■ Text ■
******************************

A black robe does not come with a crystal ball. No one, not even a judge, can predict the future. Yet that is what judges and divorce lawyers must do when they attempt to divide stock options, restricted stock, and other forms of incentive compensation in a divorce or support proceeding.
The Challenges of Incentive Compensation
Incentive compensation presents special challenges for divorcing spouses who are dividing property or resolving alimony and spousal support claims. Stock options, restricted stock, and appreciation rights that have no ascertainable value today may become valuable in the future. The divorcing spouse of an employee who receives incentive compensation may want to share the benefits. On the other hand, an employee might not want to pay a divorcing spouse today for a share of benefits that might never become valuable. Lawyers and judges must understand how incentive compensation is valued and divided in divorce.
An employer pays incentive compensation when it wants employees to have a monetary stake in the growth and success of the company. Executives, consultants, and professionals may be eligible for incentive compensation in the form of stock options, restricted stock, restricted stock units, or stock appreciation rights. Incentive compensation is different from wages and salary because its value may depend upon the passage of time, the future performance of the employee, the financial success of the company, and even the fluctuations of the stock market and national economy.
Generally, incentive compensation is granted as part of an incentive compensation plan. Some plans contain a formula or objective criteria for determining an employee’s incentive compensation. In other companies, and particularly in those that are small employers, there might be no objective criteria. Instead, discretionary decisions are made by a compensation committee, a manager, or the owners of the business. Learning the details of an incentive compensation plan may make a big difference in a divorce. In most jurisdictions, marital and community property is limited to what has been acquired during the marriage. If incentive compensation is granted prior to the marital separation, it may be characterized as marital or community property, regardless of when it vests or may be exercised.
Spotting the Employee’s Benefits
An incentive compensation plan may contain important details about the nature of the benefits that are available to employees, the criteria for earning the benefits, the conditions for redeeming the benefits, and sometimes the purpose of the benefits. While they might seem dense and technical, incentive compensation plans are basically contracts between an employer and employee, the provisions of which govern an important aspect of the employment relationship. It is necessary to study an incentive compensation plan closely whenever its benefits might be treated as property or income in a divorce or support proceeding.
Restricted stock is like the publicly traded common stock of a company, except that it cannot be sold immediately. Restricted stock is limited by a vesting schedule, which sets the earliest date it can be sold. If an employee resigns or is terminated before the vesting date, the employee forfeits the stock. This creates an incentive for the employee to keep working until the vesting date. Frequently, restricted stock generates dividends, which are paid to the employee shareholder even while the restricted stock is unvested. Generally, the employee must recognize taxable income when dividends are paid and when the restricted stock vests, whether or not it is simultaneously sold. The taxable income is equal to the market price of the stock on the vesting date, which is subject to federal income tax, payroll taxes, and, in some jurisdictions, state and local income tax. Usually, the plan withholds some of the employee’s shares on the vesting date to apply toward federal income tax and payroll tax. The fair market value on the vesting date establishes the tax basis of the employee’s restricted stock. If it is sold at a later date, any gains or losses are measured from the tax basis, resulting in taxable capital gains or losses. Restricted stock may be encumbered, particularly in privately held companies, by transfer restrictions that prevent their sale or transfer to third parties.

******************************

■ Recorded data ■
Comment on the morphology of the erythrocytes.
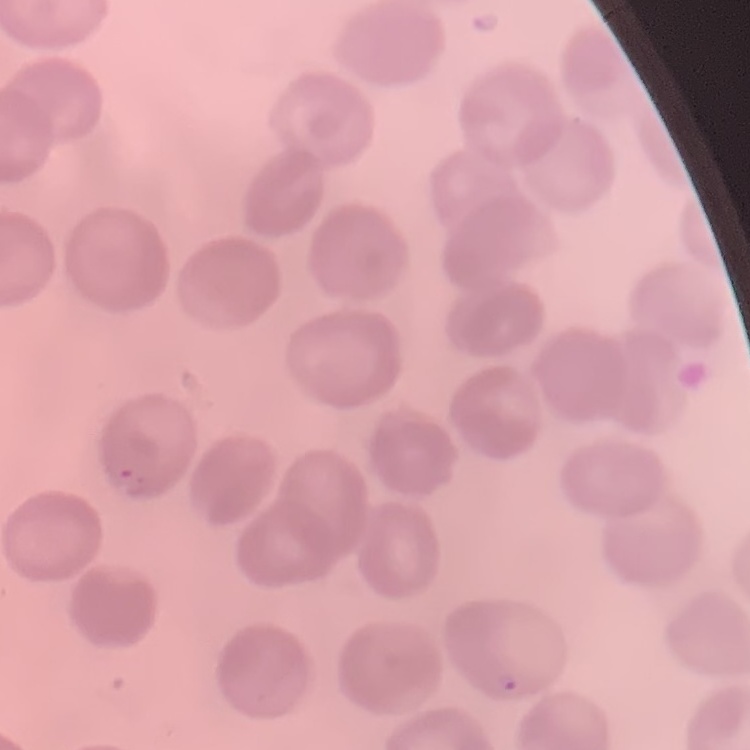
They show no rouleaux formation.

******************************

■ Goal of the exercise ■
Continue the article on dividing incentive compensation in divorce, starting right after its last sentence.

■ The response ■
Restricted Stock Units
Restricted stock units (RSUs) are contractual promises made by an employer to deliver shares of stock to an employee at a future date, as defined by the incentive compensation plan. Employees do not receive dividends from unvested RSUs. When the RSUs vest, the shares of stock are issued to the employee or a trust maintained by the plan for the benefit of its employees. Taxable income must be recognized by an employee on the date when RSUs vest, regardless of whether the units are simultaneously liquidated. RSUs are generally nontransferrable to third parties.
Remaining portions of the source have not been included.